== DESCRIPTION OF THE TASK ==
Please extract the stretch of the records from the very beginning through the line containing "6.50 meters", with both ends included, and reproduce those lines unchanged.

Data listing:
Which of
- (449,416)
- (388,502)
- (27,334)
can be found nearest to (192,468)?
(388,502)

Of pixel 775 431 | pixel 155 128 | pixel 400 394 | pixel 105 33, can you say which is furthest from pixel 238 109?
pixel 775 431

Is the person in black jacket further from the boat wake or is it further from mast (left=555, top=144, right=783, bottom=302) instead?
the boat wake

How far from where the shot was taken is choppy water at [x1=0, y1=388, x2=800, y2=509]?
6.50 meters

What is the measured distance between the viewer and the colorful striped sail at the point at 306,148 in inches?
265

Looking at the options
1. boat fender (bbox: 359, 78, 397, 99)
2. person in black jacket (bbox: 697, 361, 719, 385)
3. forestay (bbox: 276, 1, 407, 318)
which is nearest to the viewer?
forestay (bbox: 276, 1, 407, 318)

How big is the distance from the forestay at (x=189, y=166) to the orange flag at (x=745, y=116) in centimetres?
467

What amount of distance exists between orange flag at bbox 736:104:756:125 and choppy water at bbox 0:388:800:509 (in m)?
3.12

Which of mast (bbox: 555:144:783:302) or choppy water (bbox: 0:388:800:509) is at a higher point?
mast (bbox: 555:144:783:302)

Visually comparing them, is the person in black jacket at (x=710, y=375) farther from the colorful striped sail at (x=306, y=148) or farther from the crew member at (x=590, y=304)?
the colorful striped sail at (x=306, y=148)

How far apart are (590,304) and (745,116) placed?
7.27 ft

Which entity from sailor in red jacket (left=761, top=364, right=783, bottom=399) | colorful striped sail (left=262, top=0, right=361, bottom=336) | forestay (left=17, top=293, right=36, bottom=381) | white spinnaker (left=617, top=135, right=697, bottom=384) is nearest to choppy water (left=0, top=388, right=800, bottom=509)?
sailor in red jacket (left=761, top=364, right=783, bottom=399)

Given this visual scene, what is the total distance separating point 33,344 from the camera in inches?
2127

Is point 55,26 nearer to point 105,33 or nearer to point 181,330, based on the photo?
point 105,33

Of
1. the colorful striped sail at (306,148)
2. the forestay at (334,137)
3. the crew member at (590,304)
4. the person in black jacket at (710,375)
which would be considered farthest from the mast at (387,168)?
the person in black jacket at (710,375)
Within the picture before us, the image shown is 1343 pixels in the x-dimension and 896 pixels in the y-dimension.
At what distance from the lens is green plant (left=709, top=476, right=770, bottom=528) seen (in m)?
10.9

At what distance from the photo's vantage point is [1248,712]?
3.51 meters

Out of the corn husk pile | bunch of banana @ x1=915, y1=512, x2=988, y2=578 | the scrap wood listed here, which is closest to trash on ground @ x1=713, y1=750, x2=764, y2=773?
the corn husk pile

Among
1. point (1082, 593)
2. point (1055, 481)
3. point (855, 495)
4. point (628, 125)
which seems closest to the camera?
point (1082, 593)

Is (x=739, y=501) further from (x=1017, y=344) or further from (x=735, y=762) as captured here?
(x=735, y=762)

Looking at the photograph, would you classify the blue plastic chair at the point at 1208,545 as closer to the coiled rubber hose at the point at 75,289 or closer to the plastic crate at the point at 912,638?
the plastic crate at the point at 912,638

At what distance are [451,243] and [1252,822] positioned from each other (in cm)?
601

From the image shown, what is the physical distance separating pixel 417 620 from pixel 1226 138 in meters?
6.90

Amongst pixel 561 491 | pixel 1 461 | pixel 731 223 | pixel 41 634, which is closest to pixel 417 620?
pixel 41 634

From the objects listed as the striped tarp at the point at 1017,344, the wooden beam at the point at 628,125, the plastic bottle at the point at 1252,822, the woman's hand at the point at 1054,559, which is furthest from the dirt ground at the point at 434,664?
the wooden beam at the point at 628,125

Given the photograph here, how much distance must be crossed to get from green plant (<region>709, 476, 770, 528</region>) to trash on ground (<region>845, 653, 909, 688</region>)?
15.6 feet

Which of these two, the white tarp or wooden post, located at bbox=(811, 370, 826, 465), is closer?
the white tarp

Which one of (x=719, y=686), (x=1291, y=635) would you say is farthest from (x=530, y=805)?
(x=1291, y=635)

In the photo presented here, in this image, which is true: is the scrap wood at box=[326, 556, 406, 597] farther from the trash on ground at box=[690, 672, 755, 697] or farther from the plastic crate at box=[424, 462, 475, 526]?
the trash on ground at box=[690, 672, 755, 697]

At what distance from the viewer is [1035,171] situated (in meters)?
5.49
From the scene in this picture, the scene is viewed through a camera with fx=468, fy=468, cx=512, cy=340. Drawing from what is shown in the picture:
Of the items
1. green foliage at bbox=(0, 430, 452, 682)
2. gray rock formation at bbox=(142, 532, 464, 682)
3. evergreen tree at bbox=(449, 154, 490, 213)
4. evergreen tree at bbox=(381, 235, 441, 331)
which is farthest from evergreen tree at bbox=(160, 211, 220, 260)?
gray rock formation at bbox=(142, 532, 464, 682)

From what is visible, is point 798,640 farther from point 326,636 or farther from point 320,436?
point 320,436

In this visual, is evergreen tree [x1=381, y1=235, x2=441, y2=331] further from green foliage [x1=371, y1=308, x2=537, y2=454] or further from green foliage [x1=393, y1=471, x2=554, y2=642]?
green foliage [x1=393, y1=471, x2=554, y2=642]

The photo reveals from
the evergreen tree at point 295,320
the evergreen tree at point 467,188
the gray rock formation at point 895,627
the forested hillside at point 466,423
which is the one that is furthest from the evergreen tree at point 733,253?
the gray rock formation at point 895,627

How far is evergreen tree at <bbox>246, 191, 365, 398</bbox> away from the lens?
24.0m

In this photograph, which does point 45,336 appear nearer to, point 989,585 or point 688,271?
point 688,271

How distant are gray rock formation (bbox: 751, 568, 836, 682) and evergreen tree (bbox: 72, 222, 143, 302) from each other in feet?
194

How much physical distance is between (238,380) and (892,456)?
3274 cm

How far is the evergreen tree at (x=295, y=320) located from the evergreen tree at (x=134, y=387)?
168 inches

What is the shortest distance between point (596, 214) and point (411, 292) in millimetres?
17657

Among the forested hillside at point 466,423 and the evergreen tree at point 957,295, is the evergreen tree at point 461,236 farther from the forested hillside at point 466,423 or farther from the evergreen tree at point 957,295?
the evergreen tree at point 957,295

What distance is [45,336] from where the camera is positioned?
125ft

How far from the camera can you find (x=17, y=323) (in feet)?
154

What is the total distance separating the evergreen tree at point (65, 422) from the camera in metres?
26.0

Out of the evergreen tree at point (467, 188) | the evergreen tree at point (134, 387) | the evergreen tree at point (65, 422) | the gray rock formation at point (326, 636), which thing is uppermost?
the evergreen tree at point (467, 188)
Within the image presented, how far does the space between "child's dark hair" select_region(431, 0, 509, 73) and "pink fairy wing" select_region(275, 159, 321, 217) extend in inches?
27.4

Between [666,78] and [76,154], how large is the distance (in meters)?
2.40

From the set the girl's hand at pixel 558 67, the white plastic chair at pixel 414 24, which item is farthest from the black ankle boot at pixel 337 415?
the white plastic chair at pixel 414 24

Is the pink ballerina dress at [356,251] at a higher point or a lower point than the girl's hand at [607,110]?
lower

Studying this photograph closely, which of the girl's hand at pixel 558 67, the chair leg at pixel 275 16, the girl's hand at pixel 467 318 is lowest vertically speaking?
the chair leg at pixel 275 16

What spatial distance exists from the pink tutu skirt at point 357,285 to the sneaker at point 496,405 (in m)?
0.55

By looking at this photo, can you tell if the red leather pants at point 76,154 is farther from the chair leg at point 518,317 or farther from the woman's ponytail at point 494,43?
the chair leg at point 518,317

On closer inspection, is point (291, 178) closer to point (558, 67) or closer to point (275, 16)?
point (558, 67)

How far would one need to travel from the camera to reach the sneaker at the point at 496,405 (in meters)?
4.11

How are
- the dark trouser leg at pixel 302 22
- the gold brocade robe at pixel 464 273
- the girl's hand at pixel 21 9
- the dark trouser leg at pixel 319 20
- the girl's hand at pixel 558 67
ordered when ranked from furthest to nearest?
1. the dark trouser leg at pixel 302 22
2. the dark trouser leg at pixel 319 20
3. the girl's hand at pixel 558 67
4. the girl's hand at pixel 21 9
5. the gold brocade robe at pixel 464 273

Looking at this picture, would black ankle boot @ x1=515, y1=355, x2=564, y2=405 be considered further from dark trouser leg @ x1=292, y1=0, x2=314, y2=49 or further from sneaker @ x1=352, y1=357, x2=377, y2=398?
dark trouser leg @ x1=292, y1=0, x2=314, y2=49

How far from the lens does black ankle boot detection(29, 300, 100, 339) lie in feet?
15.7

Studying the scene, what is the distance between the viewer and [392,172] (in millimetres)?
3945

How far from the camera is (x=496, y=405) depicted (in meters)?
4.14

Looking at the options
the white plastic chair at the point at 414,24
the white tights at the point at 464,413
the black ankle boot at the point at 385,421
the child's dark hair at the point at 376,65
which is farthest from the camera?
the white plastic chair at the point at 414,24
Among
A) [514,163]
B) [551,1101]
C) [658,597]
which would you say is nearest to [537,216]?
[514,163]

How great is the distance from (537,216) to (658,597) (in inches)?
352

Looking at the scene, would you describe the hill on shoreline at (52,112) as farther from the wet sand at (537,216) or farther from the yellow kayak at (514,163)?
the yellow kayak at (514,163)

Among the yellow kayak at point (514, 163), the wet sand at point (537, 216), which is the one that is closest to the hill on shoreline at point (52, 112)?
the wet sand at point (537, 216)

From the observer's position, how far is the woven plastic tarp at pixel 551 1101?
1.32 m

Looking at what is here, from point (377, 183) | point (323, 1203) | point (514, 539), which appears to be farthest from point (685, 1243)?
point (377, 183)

== COMPLETED EXERCISE ==
Which of
- (449,416)
- (388,502)
- (27,334)
can be found nearest to (192,468)?
(388,502)

Of pixel 775 431 | pixel 155 128 | pixel 400 394 | pixel 105 33, can you say which is furthest from pixel 238 109?
pixel 775 431

Is the person in black jacket further from the boat wake or is it further from mast (left=555, top=144, right=783, bottom=302) instead?
the boat wake

How far from where the shot was taken is choppy water at [x1=0, y1=388, x2=800, y2=509]?
6.50 meters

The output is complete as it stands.